**SET PROBLEM**
Reproduce the rows word for word, from the line containing "Which amongst" through the line containing "[62,28], [46,24], [10,33], [80,69], [59,68]", including both of those lines.

══ EXTRACTED DATA ══

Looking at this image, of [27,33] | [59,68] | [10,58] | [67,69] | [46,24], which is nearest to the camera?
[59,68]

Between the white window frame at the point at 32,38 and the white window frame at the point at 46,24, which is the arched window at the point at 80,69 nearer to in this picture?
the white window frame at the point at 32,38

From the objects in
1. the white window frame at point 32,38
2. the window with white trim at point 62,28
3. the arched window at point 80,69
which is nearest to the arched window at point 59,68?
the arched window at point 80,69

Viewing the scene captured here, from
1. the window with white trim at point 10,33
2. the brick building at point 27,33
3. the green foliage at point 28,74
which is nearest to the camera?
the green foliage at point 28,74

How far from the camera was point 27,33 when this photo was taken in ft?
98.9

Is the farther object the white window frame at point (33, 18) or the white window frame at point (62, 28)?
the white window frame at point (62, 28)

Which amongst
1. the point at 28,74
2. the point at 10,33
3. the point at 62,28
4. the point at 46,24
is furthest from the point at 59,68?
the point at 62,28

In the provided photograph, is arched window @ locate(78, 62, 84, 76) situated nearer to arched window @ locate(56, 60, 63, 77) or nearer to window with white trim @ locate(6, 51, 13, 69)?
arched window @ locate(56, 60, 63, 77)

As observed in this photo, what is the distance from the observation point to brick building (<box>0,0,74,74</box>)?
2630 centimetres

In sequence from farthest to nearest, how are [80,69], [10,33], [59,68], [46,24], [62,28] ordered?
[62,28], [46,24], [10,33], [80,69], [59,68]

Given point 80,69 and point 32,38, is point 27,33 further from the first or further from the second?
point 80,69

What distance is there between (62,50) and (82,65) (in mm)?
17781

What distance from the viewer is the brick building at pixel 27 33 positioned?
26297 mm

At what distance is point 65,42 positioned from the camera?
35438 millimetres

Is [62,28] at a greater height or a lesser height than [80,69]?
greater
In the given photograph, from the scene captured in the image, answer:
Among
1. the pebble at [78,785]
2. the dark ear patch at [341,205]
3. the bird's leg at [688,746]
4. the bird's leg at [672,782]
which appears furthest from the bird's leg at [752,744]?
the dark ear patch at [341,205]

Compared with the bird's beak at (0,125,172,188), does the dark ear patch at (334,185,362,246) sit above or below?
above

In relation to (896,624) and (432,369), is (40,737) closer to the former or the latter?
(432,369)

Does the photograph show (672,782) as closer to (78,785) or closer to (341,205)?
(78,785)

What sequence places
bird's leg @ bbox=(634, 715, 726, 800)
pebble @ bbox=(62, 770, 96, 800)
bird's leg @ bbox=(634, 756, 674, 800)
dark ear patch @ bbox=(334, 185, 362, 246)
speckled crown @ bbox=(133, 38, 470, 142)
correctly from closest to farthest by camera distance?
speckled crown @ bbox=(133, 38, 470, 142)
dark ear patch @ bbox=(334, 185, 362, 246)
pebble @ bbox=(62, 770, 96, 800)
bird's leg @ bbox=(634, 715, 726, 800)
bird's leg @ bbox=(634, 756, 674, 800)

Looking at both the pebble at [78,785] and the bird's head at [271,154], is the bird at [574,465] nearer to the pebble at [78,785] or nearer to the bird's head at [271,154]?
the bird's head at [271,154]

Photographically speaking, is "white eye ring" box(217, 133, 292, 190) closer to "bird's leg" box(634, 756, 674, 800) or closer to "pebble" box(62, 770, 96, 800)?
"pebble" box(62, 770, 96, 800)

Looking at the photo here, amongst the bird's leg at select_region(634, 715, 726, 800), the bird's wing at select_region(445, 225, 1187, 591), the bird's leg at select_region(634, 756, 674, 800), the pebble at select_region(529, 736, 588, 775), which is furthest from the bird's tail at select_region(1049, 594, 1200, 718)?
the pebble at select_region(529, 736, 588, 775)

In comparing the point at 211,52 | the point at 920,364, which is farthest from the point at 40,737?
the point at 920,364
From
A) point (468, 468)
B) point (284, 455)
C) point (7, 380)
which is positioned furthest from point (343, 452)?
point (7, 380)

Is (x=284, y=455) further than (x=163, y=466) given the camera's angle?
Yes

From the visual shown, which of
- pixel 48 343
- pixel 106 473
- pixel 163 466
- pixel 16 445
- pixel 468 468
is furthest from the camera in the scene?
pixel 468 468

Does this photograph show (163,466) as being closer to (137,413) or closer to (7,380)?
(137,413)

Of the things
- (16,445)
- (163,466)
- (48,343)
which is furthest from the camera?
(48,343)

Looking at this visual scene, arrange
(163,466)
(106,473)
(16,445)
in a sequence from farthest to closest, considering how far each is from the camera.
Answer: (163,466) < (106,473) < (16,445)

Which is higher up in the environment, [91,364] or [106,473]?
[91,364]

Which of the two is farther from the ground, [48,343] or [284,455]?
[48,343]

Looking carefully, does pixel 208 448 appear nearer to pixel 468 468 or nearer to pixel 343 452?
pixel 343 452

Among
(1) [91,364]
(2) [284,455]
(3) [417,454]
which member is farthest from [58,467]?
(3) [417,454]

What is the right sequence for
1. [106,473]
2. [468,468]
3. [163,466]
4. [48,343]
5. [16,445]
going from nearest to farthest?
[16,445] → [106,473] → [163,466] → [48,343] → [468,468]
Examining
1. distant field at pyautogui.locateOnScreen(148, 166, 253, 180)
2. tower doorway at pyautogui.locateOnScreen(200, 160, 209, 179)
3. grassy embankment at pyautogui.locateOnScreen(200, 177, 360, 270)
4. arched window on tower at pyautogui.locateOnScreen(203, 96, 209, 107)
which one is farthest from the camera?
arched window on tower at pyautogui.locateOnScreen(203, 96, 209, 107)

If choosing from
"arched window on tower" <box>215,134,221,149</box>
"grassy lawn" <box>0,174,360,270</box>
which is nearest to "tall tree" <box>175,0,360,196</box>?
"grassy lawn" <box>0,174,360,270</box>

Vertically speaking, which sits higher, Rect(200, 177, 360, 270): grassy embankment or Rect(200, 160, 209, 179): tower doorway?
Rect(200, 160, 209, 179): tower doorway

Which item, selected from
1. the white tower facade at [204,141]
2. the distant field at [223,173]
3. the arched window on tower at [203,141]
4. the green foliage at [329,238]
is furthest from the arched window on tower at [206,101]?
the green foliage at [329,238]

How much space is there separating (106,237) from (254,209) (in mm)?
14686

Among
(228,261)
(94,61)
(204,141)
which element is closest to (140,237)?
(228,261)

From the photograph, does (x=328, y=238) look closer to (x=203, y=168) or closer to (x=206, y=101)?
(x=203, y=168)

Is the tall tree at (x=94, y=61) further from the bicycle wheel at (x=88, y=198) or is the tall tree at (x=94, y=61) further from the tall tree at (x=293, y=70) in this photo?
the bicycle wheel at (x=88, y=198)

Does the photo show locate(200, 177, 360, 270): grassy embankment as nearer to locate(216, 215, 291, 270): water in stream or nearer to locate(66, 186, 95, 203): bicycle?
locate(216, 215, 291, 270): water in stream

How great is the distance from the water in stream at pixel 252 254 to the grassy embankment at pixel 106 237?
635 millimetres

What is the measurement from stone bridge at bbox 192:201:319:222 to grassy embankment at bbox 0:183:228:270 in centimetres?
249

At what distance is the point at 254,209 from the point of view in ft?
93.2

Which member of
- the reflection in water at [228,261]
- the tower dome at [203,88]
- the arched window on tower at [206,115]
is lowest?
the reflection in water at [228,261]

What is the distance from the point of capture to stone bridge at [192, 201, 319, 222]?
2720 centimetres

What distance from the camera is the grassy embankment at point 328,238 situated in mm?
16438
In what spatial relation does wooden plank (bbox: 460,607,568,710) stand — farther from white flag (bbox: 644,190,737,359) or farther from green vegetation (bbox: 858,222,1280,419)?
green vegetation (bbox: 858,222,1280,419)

═══

**IN RESPONSE**
Which amongst
1. the point at 28,74
2. the point at 10,33
3. the point at 62,28
4. the point at 46,24
is furthest from the point at 59,68?
the point at 62,28

In the provided photograph, is arched window @ locate(78, 62, 84, 76) situated nearer to arched window @ locate(56, 60, 63, 77) or nearer to window with white trim @ locate(6, 51, 13, 69)?
arched window @ locate(56, 60, 63, 77)

As observed in this photo, what is the distance from the observation point to brick building (<box>0,0,74,74</box>)?
2630 centimetres

In sequence from farthest to nearest, how are [80,69], [10,33], [59,68], [46,24], [62,28] ordered?
[62,28], [46,24], [10,33], [80,69], [59,68]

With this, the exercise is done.